▶ [WORK REQUIRED]:
Copy word for word the entries from the line containing "At what distance from the camera" through the line containing "[404,384] < [545,367]", both ends included. Leave the pictures out of your copy.

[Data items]
┌──
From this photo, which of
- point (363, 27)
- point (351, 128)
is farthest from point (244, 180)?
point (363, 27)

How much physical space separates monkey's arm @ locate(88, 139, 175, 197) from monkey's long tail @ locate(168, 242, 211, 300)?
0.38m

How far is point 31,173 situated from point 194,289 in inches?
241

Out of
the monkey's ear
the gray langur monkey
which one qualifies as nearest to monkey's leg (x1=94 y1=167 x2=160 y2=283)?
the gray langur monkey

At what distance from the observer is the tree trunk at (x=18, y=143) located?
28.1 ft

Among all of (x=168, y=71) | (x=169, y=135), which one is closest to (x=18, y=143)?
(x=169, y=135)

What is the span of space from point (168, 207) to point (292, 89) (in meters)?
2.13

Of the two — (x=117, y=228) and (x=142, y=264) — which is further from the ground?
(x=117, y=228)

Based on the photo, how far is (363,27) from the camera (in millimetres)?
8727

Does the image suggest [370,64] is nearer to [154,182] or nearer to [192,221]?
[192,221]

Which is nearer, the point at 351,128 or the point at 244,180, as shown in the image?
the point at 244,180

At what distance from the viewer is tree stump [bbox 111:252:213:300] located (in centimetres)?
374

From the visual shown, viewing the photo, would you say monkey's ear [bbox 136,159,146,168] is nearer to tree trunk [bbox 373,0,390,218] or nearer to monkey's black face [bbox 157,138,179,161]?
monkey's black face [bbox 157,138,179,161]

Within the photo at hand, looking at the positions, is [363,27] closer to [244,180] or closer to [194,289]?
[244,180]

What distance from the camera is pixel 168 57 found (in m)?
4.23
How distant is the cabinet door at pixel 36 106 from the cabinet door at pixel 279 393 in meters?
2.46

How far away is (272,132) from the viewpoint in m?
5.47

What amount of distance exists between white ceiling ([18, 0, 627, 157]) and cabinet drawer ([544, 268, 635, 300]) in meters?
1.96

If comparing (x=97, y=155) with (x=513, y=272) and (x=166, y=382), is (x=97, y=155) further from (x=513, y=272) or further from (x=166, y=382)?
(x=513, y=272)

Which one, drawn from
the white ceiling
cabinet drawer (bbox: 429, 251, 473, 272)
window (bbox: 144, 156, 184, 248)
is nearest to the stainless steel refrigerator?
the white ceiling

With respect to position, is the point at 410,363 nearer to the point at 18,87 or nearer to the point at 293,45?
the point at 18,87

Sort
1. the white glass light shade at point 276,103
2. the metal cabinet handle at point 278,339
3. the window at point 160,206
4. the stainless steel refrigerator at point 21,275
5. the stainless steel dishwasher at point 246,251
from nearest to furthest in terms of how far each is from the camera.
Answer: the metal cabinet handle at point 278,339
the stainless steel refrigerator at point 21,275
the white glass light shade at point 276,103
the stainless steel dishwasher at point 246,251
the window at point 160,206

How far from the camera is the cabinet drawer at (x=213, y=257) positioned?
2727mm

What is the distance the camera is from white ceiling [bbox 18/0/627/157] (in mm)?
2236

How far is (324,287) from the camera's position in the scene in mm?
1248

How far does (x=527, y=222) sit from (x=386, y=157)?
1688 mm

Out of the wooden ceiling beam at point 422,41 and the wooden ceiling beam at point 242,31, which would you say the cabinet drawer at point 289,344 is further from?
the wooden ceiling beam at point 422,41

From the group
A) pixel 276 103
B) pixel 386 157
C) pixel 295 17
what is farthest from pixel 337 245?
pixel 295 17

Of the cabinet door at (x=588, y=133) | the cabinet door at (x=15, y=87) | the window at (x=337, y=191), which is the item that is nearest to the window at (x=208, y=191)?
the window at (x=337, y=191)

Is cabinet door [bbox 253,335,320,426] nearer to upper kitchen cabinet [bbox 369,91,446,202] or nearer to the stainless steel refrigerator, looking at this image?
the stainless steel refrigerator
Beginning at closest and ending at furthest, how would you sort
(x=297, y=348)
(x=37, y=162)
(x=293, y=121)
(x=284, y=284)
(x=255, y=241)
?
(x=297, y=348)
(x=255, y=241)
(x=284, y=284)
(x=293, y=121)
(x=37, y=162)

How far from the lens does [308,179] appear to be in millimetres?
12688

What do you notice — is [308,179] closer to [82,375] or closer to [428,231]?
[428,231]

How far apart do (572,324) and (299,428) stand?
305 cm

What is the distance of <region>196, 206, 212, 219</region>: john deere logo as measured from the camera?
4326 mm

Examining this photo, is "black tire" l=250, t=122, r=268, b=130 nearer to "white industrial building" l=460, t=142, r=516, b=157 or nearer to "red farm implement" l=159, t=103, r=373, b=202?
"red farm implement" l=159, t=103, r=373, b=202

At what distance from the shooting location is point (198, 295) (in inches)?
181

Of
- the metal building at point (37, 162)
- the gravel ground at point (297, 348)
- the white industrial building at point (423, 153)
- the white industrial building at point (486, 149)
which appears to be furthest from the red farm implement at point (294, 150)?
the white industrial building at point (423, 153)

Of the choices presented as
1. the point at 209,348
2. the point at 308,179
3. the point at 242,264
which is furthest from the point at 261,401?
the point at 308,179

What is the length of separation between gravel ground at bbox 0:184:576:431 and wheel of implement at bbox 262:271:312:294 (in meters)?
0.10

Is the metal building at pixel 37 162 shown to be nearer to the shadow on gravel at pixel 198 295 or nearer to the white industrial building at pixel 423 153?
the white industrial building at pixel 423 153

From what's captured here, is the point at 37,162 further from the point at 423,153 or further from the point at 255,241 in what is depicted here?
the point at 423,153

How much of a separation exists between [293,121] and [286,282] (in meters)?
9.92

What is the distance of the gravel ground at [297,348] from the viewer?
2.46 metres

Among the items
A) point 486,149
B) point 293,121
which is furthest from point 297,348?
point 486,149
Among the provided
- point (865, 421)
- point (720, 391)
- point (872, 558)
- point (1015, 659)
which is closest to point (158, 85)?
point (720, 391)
└──
┌──
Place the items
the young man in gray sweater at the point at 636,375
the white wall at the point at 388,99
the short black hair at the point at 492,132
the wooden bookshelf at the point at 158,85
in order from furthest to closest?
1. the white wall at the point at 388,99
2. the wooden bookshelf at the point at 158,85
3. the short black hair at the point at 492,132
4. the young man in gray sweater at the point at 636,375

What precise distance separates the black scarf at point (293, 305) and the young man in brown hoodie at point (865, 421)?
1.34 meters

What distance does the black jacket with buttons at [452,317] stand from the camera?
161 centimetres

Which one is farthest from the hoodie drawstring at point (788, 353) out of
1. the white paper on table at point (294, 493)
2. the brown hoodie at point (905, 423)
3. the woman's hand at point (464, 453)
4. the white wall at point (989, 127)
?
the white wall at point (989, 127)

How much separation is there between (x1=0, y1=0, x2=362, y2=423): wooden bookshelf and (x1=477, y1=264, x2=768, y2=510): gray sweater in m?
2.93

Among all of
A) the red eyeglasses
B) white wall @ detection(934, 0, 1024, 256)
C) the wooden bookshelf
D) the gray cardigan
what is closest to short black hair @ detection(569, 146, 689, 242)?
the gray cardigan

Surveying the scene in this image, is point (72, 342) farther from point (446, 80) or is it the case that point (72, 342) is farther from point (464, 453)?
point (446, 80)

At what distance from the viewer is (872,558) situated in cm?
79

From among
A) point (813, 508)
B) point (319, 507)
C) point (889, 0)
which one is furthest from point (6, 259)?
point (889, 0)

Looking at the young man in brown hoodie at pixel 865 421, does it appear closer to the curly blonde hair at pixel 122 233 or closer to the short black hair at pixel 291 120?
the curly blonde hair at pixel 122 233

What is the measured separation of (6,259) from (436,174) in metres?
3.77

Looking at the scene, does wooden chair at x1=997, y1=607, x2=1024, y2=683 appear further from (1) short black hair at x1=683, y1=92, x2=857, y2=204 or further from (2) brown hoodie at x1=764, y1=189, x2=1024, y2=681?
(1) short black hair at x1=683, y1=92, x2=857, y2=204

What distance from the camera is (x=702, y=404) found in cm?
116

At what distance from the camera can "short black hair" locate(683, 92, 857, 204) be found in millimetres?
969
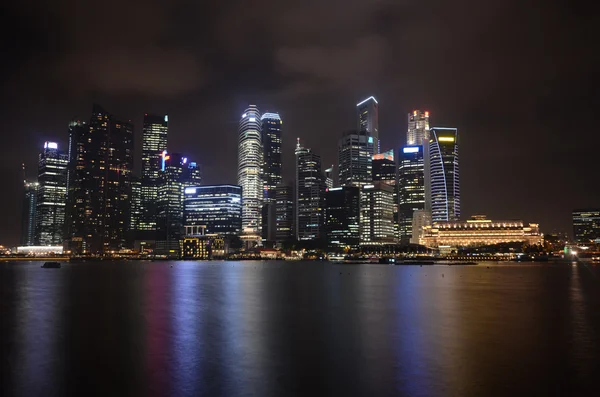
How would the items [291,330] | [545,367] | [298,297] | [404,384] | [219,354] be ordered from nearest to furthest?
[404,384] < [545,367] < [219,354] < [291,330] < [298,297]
└──
▶ [TASK RESULT]:
At what distance from the camera can "short black hair" locate(683, 92, 857, 204) be found in millimetres?
969
How would the items [291,330] | [545,367] | [298,297] | [404,384] | [219,354] be ordered from nearest to furthest?
[404,384] < [545,367] < [219,354] < [291,330] < [298,297]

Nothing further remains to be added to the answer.